■ **题目 A**: 在下面的记录里找出所有含有字符串“JSON”的行,把这些行一字不差地抄出来。

■ **原文**:
=-=-=

在 从服务间的一次调用分析整个springcloud的调用过程(二) 中我们会发现从头到尾都没说到负载均衡的逻辑,springcloud是如何在多个节点中选择哪个节点去执行请求的。
其实它的逻辑就在上一篇说到的AbstractLoadBalancerAwareClient的executeWithLoadBalancer的方法中
public T executeWithLoadBalancer(final S request, final IClientConfig requestConfig) throws ClientException { LoadBalancerCommand<T> command = buildLoadBalancerCommand(request, requestConfig); try { return command.submit( new ServerOperation<T>() { @Override public Observable<T> call(Server server) { URI finalUri = reconstructURIWithServer(server, request.getUri()); S requestForServer = (S) request.replaceUri(finalUri); try { return Observable.just(AbstractLoadBalancerAwareClient.this.execute(requestForServer, requestConfig)); } catch (Exception e) { return Observable.error(e); } } }) .toBlocking() .single(); } catch (Exception e) { Throwable t = e.getCause(); if (t instanceof ClientException) { throw (ClientException) t; } else { throw new ClientException(e); } } }
该方法会先构造一个LoadBalancerCommand,在该command中就包含了执行负载均衡的一些策略,比如loadBalancerContext和retryHandler;执行其submit方法,第一步会先初始化一个ExecutionInfoContext,该类会记一些整个执行期间的一些上下文信息;listenerInvoker是执行期间监听器的执行器。

=-=-=

■ **题目 B**:
根据上面的原文回答:
(i) 负载均衡的逻辑在哪个类的哪个方法里?
(ii) 文中举了 LoadBalancerCommand 里哪两样负载均衡相关的东西作例子?
(iii) 执行 submit 方法时,第一步会先初始化什么?

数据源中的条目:
=-=-=

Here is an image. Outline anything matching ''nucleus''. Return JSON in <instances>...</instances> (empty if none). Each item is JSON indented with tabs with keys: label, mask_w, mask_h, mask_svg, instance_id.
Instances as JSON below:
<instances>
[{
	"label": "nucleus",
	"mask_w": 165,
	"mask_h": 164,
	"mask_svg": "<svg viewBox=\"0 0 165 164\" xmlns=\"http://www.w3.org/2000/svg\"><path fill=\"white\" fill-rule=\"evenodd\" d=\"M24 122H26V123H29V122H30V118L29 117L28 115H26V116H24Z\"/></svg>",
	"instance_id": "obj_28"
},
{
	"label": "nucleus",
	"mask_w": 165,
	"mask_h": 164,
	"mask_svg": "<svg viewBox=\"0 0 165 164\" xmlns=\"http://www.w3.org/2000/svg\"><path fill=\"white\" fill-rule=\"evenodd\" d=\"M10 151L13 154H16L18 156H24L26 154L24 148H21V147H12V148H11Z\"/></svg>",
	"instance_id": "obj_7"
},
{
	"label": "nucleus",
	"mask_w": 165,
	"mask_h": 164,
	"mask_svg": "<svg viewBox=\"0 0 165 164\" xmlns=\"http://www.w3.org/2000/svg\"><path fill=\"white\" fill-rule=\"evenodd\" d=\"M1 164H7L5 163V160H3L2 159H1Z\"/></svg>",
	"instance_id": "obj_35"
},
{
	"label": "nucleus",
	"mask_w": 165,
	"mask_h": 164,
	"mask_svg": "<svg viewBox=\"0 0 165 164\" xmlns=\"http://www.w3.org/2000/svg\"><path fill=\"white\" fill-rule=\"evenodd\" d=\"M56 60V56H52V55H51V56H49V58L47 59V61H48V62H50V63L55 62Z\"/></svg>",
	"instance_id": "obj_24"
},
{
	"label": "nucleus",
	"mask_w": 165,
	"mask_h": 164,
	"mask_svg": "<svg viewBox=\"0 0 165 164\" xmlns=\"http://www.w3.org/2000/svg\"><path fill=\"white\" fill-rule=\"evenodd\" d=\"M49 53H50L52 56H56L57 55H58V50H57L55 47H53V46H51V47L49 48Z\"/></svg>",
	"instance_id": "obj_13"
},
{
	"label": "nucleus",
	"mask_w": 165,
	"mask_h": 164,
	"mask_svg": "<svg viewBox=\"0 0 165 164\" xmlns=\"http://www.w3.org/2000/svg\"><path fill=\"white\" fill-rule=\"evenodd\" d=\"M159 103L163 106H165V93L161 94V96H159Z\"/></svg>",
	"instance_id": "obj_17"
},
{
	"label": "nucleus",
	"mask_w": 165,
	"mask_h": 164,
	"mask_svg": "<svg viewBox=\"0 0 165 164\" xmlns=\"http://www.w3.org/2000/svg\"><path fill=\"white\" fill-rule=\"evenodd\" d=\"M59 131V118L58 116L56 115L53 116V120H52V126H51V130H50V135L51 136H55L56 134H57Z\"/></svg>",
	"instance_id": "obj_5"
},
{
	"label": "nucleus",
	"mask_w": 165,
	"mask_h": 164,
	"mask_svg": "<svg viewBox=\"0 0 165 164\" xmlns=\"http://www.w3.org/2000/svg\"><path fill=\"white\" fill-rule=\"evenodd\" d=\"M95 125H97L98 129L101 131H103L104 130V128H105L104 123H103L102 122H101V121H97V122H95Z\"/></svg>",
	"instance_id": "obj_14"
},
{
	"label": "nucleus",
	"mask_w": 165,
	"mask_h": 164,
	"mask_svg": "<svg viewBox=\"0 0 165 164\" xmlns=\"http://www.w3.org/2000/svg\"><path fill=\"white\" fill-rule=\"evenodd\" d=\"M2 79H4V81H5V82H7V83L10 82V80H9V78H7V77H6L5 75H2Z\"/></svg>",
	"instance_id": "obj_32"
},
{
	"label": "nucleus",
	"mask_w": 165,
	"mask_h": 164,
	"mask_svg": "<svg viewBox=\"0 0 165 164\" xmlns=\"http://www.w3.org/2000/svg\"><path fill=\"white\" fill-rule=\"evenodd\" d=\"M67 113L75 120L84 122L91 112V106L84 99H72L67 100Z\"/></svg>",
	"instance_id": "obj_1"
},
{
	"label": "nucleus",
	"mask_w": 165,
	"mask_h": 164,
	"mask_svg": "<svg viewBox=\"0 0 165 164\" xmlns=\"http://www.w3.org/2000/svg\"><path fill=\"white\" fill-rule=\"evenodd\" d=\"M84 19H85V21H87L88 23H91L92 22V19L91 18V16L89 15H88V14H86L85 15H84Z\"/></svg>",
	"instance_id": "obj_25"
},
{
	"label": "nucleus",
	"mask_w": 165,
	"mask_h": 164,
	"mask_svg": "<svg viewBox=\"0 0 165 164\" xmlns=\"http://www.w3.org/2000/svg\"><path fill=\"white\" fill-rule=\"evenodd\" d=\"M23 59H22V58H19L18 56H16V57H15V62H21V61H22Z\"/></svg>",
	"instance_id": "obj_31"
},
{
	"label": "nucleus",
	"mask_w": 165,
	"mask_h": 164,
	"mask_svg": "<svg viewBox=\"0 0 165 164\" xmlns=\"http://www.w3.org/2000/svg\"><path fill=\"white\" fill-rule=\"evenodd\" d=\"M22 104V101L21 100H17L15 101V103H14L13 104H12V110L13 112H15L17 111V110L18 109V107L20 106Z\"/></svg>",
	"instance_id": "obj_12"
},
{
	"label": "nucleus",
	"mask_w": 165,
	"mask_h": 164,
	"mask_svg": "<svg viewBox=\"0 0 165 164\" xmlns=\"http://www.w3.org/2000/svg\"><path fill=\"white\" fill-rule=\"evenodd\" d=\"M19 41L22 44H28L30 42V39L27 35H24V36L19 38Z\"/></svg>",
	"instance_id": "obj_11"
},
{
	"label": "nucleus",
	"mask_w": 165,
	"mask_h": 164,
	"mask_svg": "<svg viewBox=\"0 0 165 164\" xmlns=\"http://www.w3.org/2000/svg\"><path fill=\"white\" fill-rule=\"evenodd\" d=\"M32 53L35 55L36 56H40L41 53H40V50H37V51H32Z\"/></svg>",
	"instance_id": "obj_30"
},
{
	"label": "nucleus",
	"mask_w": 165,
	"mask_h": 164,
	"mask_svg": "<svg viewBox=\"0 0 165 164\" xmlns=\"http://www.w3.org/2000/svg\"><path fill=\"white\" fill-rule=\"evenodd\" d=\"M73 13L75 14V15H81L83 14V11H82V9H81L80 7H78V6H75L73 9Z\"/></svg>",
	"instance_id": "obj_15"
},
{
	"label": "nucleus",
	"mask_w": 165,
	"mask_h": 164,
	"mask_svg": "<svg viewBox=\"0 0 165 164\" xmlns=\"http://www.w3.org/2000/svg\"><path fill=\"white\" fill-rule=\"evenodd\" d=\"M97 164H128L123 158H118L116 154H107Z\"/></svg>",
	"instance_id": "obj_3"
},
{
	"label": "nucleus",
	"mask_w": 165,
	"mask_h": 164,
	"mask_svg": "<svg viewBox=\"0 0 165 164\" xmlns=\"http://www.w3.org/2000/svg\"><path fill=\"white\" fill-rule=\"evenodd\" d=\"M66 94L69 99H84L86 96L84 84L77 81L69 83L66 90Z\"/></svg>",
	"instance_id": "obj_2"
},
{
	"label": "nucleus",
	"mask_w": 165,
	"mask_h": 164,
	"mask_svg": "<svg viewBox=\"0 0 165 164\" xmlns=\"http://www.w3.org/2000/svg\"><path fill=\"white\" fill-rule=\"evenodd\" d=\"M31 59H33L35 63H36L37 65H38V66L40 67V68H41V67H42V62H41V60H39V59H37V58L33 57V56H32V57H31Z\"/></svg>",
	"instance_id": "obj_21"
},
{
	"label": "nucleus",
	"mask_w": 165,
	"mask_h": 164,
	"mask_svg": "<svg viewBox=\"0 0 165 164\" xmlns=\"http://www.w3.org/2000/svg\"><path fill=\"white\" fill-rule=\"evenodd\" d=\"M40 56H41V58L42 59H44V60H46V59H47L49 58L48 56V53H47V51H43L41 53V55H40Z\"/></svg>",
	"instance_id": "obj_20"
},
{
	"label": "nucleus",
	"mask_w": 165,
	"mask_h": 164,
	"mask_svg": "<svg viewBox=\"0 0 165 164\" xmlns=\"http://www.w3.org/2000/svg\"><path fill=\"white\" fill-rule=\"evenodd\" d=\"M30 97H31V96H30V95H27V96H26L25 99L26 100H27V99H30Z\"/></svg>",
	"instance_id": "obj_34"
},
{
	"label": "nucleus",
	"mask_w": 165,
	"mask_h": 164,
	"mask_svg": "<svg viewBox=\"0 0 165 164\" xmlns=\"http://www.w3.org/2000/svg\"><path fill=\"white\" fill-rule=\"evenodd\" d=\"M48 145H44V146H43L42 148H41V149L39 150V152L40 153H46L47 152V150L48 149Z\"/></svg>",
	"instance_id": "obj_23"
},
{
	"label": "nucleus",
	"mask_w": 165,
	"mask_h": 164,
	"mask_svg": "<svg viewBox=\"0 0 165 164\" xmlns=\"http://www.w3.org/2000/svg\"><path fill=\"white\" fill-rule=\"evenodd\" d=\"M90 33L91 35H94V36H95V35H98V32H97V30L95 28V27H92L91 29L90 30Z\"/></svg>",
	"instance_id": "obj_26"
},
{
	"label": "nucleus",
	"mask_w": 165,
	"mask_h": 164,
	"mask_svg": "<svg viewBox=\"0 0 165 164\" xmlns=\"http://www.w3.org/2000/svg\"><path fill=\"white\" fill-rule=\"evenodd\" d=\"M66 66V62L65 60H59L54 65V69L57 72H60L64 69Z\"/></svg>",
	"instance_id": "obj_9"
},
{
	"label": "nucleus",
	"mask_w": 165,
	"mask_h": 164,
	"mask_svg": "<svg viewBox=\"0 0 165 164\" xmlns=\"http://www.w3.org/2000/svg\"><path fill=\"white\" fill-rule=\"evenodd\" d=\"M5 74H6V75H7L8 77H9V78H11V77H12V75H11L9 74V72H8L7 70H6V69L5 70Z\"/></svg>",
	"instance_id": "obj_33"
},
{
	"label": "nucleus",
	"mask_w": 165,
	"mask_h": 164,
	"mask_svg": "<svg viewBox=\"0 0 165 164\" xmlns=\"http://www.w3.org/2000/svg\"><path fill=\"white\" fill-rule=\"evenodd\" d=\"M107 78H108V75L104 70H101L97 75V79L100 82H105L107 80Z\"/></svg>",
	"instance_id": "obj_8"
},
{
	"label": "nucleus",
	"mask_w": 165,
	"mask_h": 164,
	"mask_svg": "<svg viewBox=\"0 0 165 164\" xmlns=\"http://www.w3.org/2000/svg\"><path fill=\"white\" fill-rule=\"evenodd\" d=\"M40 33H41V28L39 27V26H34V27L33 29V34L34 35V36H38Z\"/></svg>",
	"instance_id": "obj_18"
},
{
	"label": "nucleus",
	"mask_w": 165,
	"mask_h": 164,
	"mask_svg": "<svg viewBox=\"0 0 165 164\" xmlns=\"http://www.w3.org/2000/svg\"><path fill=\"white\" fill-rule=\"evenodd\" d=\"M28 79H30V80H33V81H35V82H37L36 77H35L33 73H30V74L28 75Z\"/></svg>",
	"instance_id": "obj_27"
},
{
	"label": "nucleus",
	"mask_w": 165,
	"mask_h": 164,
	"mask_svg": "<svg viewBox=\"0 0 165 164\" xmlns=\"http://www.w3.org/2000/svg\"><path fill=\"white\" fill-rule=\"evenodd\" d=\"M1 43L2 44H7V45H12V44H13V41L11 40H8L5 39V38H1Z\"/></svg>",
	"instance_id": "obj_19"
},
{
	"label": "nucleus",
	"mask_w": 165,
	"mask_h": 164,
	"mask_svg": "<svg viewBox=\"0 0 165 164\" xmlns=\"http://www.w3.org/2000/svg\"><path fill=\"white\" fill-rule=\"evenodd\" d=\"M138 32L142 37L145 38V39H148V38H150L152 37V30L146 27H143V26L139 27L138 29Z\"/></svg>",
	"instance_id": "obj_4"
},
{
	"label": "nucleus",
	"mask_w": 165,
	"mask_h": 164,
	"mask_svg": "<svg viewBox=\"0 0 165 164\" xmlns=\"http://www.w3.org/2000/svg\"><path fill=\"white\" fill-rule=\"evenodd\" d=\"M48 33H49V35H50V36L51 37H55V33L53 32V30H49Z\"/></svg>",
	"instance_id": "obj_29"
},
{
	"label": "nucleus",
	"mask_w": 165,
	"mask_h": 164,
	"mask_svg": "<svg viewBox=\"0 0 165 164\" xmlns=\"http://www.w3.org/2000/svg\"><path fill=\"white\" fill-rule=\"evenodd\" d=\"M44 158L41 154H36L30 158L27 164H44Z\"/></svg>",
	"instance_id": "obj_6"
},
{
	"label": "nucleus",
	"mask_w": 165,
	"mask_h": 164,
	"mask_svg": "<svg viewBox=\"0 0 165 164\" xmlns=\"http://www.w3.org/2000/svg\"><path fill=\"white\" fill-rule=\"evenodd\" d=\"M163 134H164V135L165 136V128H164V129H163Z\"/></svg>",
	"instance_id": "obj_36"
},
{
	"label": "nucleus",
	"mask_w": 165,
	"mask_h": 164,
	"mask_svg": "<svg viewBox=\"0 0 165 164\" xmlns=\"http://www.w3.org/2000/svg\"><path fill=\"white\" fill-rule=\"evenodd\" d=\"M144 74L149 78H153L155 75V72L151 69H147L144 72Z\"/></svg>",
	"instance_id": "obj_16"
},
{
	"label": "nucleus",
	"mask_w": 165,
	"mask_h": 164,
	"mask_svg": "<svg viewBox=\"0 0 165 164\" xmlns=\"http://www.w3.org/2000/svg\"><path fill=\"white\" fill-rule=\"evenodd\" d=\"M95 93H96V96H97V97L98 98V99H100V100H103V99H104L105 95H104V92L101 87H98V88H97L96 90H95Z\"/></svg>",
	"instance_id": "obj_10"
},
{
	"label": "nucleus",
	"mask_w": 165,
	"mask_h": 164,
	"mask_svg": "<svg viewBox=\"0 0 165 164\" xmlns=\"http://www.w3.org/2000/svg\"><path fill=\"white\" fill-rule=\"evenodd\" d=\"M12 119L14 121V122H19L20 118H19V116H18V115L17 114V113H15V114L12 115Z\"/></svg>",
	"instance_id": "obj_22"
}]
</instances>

=-=-=

■ **参考答案 A**:
Here is an image. Outline anything matching ''nucleus''. Return JSON in <instances>...</instances> (empty if none). Each item is JSON indented with tabs with keys: label, mask_w, mask_h, mask_svg, instance_id.
Instances as JSON below:

■ **参考答案 B**:
(i) 在 AbstractLoadBalancerAwareClient 的 executeWithLoadBalancer 方法里。
(ii) loadBalancerContext 和 retryHandler。
(iii) 一个 ExecutionInfoContext。